-- PROVIDED PASSAGE --
**********

Yet another joint government-civic committee is about to be formed to take charge of identifying Korean cultural articles overseas and start working for their return home. President Lee gave the instruction upon the return of Joseon era books last week from France after they were plundered from a royal archive on Ganghwa Island during an attack a century and a half ago.

Like the 296-volume Joseon “Uigwe” or the records of royal events which are to be sent back in four batches from the national library in Paris until the end of next month, some of the Korean cultural objects are kept in official facilities but most are in private collections after leaving the country through varied processes. Many artifacts were taken away by Japanese collectors during the colonial period and others were shipped out in the times of confusion around the Korean War. Some were sold overseas by thieves.

In the case of the collection of the late Gregory Henderson, the former cultural attach in the U.S. Embassy in Seoul personally collected Korean old potteries and paintings while he was serving here during the 1960s. He had claimed he was helped by official Korean curators in the appraisal of the items and their shipment to Hawaii. It was in the early 1970s that Korea began controlling the overseas transfer of old artifacts with the enactment of the Cultural Properties Protection Law.

**********

-- DATASET ROWS --

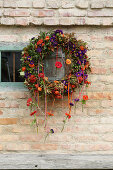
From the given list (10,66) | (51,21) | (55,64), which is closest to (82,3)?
(51,21)

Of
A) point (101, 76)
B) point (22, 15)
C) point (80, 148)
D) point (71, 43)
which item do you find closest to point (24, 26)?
point (22, 15)

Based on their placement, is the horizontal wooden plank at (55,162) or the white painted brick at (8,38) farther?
the white painted brick at (8,38)

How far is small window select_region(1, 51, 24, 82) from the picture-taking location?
272 cm

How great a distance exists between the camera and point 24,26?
2.68 m

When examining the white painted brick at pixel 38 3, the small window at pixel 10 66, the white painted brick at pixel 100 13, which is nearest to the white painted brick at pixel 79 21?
the white painted brick at pixel 100 13

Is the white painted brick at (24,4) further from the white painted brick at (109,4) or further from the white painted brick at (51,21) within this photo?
the white painted brick at (109,4)

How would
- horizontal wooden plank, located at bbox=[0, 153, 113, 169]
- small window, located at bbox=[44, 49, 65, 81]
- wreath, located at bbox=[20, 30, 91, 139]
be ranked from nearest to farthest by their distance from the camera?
horizontal wooden plank, located at bbox=[0, 153, 113, 169], wreath, located at bbox=[20, 30, 91, 139], small window, located at bbox=[44, 49, 65, 81]

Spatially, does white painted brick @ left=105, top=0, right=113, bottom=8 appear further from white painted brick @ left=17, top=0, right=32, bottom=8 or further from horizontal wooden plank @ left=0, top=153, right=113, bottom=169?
horizontal wooden plank @ left=0, top=153, right=113, bottom=169

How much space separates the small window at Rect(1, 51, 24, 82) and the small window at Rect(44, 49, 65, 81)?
0.41m

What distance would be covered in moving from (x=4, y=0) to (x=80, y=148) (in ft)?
7.02

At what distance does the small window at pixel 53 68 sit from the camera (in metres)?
2.53

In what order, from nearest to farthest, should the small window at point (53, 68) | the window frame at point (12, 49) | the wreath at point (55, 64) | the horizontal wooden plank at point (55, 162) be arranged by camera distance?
the horizontal wooden plank at point (55, 162)
the wreath at point (55, 64)
the small window at point (53, 68)
the window frame at point (12, 49)

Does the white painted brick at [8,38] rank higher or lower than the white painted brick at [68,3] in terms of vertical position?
lower

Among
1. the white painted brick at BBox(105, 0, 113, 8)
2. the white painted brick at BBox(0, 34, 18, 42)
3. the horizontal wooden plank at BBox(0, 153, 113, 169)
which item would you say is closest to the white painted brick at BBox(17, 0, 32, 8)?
the white painted brick at BBox(0, 34, 18, 42)
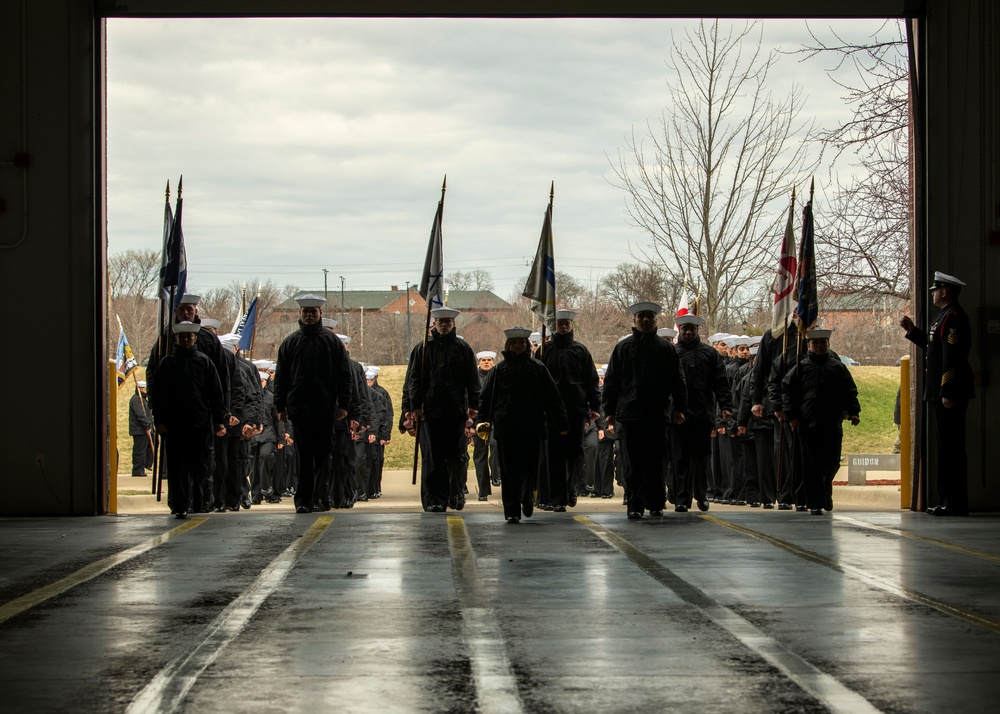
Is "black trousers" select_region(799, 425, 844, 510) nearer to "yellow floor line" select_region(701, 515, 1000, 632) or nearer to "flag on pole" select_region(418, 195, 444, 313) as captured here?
"yellow floor line" select_region(701, 515, 1000, 632)

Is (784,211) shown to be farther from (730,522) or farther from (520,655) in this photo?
(520,655)

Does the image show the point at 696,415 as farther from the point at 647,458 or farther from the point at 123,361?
the point at 123,361

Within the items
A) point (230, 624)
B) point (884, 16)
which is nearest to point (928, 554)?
point (230, 624)

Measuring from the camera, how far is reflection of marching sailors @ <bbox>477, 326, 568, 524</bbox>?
41.9 ft

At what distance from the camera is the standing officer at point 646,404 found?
13094mm

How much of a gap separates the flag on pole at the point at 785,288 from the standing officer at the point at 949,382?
2.76m

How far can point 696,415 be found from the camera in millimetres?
14914

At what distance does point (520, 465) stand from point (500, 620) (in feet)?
19.6

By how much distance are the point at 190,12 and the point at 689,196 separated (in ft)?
59.6

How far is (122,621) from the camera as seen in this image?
272 inches

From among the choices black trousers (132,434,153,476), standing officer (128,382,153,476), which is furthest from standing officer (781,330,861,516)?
→ black trousers (132,434,153,476)

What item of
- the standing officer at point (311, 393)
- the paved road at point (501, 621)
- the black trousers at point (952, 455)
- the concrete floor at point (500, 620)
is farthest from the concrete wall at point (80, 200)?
the paved road at point (501, 621)

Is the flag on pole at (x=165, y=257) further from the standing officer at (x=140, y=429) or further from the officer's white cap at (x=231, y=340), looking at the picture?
the standing officer at (x=140, y=429)

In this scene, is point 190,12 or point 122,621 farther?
point 190,12
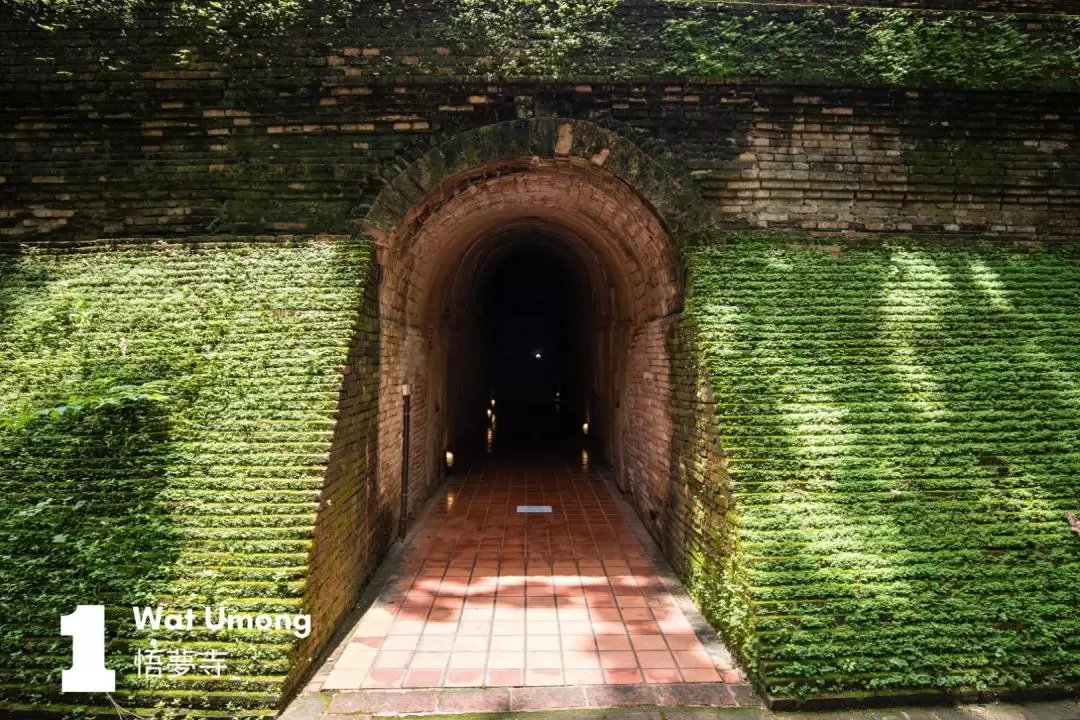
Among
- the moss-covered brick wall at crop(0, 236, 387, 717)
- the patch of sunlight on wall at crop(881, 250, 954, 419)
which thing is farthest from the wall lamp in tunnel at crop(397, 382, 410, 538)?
the patch of sunlight on wall at crop(881, 250, 954, 419)

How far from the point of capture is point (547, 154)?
532 centimetres

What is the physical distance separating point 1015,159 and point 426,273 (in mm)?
6580

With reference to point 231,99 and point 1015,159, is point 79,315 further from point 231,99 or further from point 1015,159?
point 1015,159

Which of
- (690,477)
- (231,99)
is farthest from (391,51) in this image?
(690,477)

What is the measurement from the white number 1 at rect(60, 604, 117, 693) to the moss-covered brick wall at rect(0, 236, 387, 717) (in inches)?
2.2

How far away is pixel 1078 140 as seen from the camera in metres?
5.57

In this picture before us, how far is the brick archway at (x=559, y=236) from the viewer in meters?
5.26

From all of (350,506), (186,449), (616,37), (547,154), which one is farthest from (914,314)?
(186,449)

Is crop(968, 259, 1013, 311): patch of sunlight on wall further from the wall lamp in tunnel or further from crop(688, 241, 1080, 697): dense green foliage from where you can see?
the wall lamp in tunnel

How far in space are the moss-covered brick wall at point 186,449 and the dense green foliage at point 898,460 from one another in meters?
3.12

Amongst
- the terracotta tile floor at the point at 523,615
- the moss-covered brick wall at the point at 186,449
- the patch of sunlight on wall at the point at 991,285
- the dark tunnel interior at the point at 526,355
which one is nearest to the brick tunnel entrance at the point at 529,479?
the terracotta tile floor at the point at 523,615

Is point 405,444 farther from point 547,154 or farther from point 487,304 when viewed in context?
point 487,304

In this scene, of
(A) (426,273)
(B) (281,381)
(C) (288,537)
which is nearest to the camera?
(C) (288,537)

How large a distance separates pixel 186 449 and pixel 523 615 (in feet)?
9.74
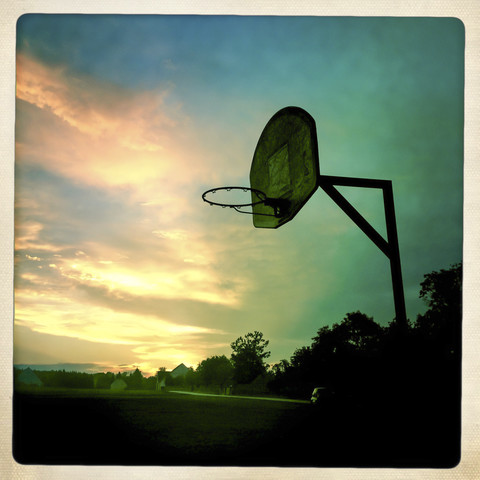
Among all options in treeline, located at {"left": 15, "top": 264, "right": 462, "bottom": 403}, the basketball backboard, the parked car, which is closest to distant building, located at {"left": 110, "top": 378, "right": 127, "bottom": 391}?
treeline, located at {"left": 15, "top": 264, "right": 462, "bottom": 403}

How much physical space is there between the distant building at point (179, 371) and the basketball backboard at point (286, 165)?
216cm

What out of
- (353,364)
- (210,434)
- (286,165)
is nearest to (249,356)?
(210,434)

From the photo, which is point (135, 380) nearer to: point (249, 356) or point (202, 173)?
point (249, 356)

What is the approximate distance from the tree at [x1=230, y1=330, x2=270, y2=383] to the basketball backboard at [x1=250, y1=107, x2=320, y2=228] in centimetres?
163

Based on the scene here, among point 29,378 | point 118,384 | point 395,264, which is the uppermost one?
point 395,264

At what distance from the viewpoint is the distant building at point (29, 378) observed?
10.3 feet

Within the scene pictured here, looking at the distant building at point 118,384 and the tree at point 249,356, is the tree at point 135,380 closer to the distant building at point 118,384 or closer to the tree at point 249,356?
the distant building at point 118,384

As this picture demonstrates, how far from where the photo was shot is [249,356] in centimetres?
556

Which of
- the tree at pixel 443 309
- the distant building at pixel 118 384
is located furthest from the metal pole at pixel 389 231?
the distant building at pixel 118 384

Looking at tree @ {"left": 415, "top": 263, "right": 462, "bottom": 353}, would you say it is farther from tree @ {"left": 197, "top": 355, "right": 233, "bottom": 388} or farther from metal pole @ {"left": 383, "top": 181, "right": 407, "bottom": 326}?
tree @ {"left": 197, "top": 355, "right": 233, "bottom": 388}

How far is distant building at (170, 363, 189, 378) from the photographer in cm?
508

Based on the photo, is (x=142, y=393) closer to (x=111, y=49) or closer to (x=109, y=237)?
(x=109, y=237)

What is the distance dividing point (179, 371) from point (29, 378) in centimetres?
201

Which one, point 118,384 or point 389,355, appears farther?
point 389,355
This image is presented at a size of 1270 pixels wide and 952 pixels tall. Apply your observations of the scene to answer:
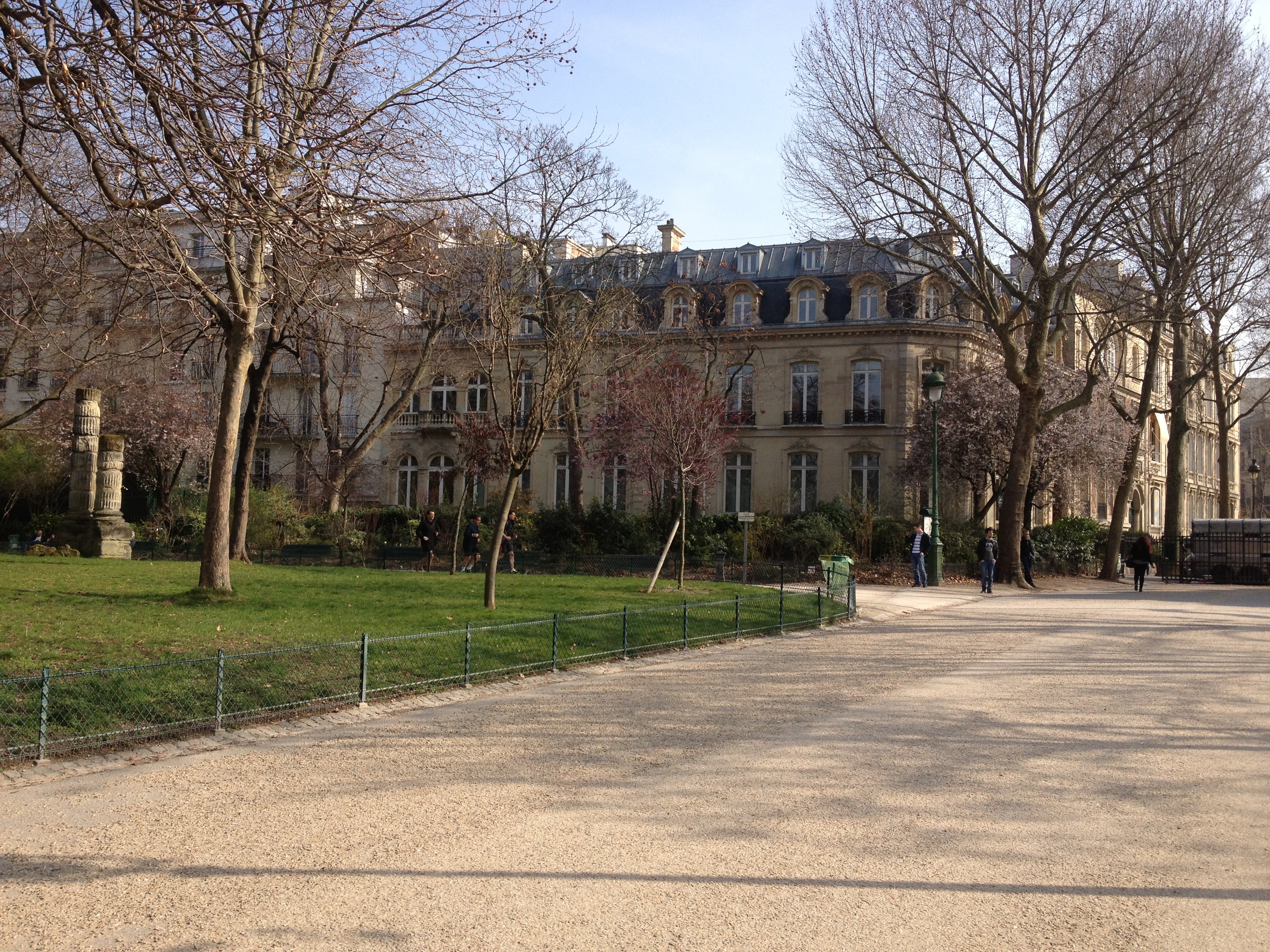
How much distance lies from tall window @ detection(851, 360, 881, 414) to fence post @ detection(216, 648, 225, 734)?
3495 cm

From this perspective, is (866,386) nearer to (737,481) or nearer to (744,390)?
(744,390)

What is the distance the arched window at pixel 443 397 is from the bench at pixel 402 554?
17.8 metres

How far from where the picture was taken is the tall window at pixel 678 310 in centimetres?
3997

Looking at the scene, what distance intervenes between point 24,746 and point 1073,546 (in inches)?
1281

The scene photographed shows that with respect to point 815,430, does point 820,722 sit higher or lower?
lower

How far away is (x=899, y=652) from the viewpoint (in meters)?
14.3

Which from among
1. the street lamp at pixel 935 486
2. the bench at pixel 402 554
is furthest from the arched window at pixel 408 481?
the street lamp at pixel 935 486

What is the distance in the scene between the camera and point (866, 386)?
41562 millimetres

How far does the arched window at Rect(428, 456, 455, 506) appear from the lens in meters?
45.2

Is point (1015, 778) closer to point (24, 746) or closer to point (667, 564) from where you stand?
point (24, 746)

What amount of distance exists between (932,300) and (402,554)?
75.0ft

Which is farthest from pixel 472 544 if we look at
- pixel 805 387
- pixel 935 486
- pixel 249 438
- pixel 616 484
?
pixel 805 387

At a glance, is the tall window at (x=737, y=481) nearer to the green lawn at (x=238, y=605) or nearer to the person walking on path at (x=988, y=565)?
the person walking on path at (x=988, y=565)

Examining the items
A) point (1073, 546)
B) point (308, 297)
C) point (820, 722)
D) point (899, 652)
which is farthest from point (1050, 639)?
point (1073, 546)
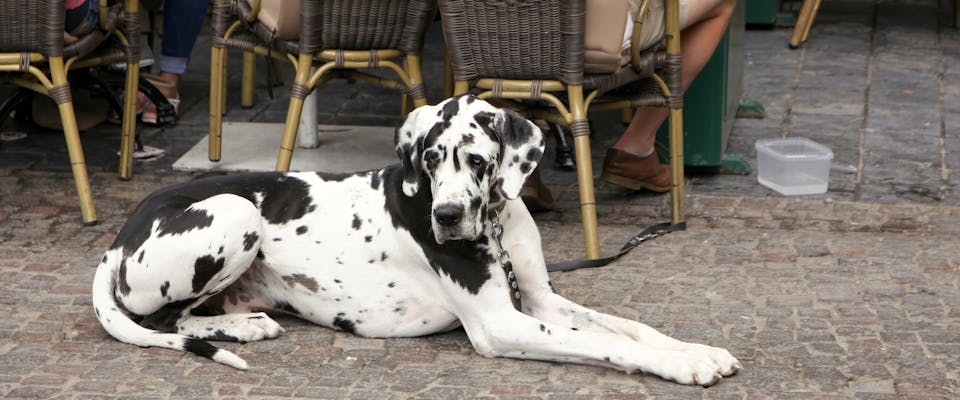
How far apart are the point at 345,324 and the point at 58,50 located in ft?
6.46

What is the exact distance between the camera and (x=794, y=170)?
18.7ft

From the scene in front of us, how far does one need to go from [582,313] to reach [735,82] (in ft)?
9.76

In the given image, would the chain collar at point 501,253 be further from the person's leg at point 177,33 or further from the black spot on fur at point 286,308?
the person's leg at point 177,33

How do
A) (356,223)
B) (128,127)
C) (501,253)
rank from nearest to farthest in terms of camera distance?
1. (501,253)
2. (356,223)
3. (128,127)

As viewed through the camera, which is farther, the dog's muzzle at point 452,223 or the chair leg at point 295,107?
the chair leg at point 295,107

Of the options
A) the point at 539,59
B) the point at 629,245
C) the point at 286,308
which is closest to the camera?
the point at 286,308

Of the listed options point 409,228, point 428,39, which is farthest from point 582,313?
point 428,39

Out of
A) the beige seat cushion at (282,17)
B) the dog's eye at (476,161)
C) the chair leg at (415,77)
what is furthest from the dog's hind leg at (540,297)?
the beige seat cushion at (282,17)

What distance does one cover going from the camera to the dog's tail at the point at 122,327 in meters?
3.90

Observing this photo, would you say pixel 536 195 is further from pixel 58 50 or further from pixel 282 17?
pixel 58 50

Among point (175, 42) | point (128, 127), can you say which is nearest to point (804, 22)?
point (175, 42)

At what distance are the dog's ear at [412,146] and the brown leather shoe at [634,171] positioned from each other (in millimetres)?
1842

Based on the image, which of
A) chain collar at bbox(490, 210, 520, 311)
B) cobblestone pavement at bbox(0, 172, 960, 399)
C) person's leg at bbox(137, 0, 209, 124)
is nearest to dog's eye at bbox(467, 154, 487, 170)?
chain collar at bbox(490, 210, 520, 311)

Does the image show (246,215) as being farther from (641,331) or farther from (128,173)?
(128,173)
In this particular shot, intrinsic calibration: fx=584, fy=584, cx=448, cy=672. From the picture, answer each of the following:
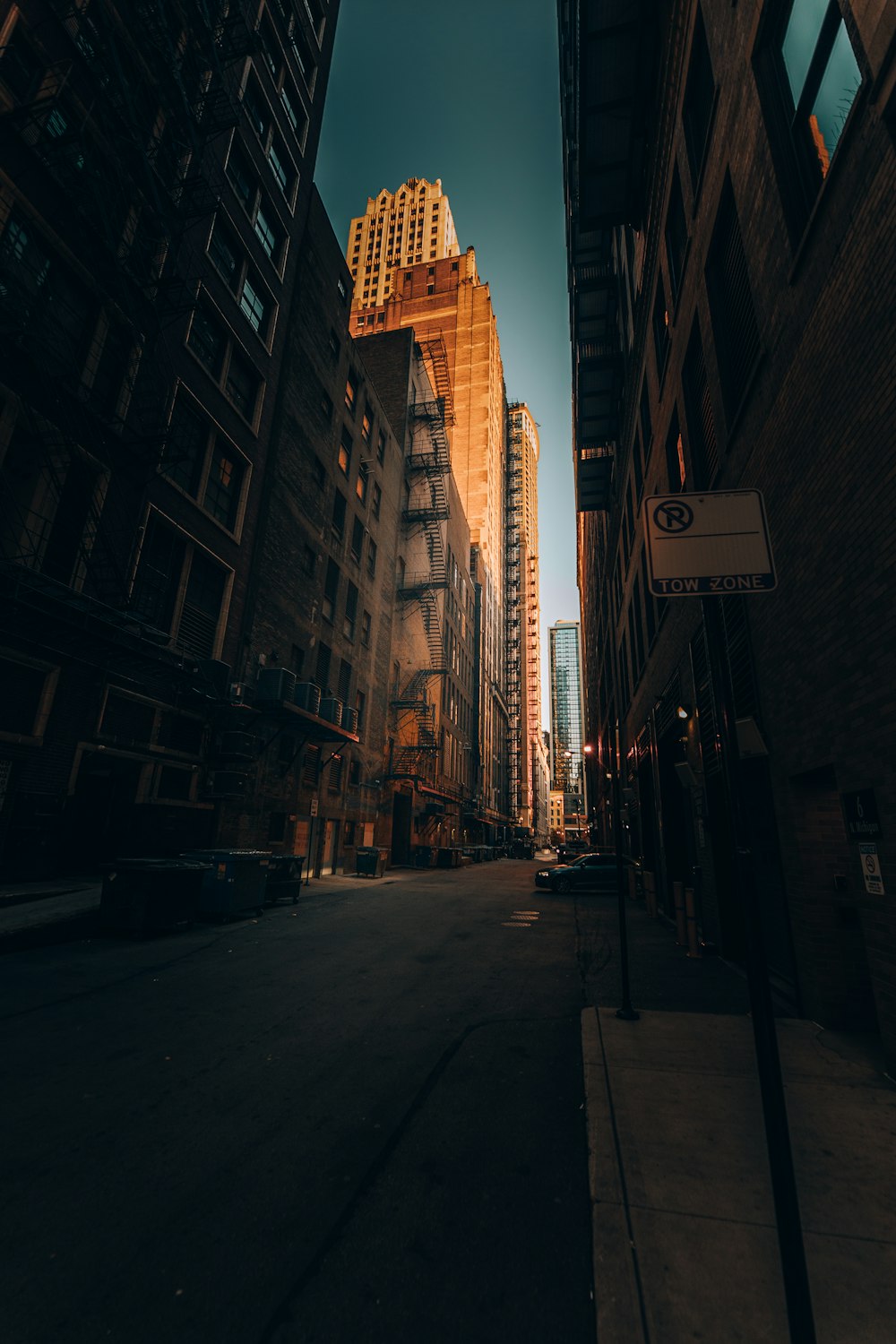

**********

-- BRIEF 1 --
Translate this sentence from the passage on Korean cultural artifacts overseas into Spanish: "Some were sold overseas by thieves."
-- BRIEF 2 --
Continue the passage on Korean cultural artifacts overseas from its last sentence.

-- TASK RESULT 1 --
Algunos fueron vendidos en el extranjero por ladrones.

-- TASK RESULT 2 --
We trust that members of the projected committee will make good judgments on what to recover from overseas and how to get them back home. But it should be remembered that not all items were taken away by forceful and illegal means and that it would better serve the national interest if some representative articles of Korean cultural heritage remain overseas to be appreciated by international art lovers.

In 1978, UNESCO formed the Intergovernmental Committee for Promoting the Return of Cultural Property to its Countries of Origin or its Restitution in case of Illicit Appropriation. In an extraordinary session in Seoul on its 30th anniversary, the committee discussed the modalities of requesting return or restitution. Korea’s restitution committee will have to follow the ways and means of negotiations provided by the international panel.

In dealing with private collectors, huge funds will be needed to purchase some items. It may be recommended that some of that public money be used instead to buy more works of contemporary foreign artists to replenish the meager collections of museums here.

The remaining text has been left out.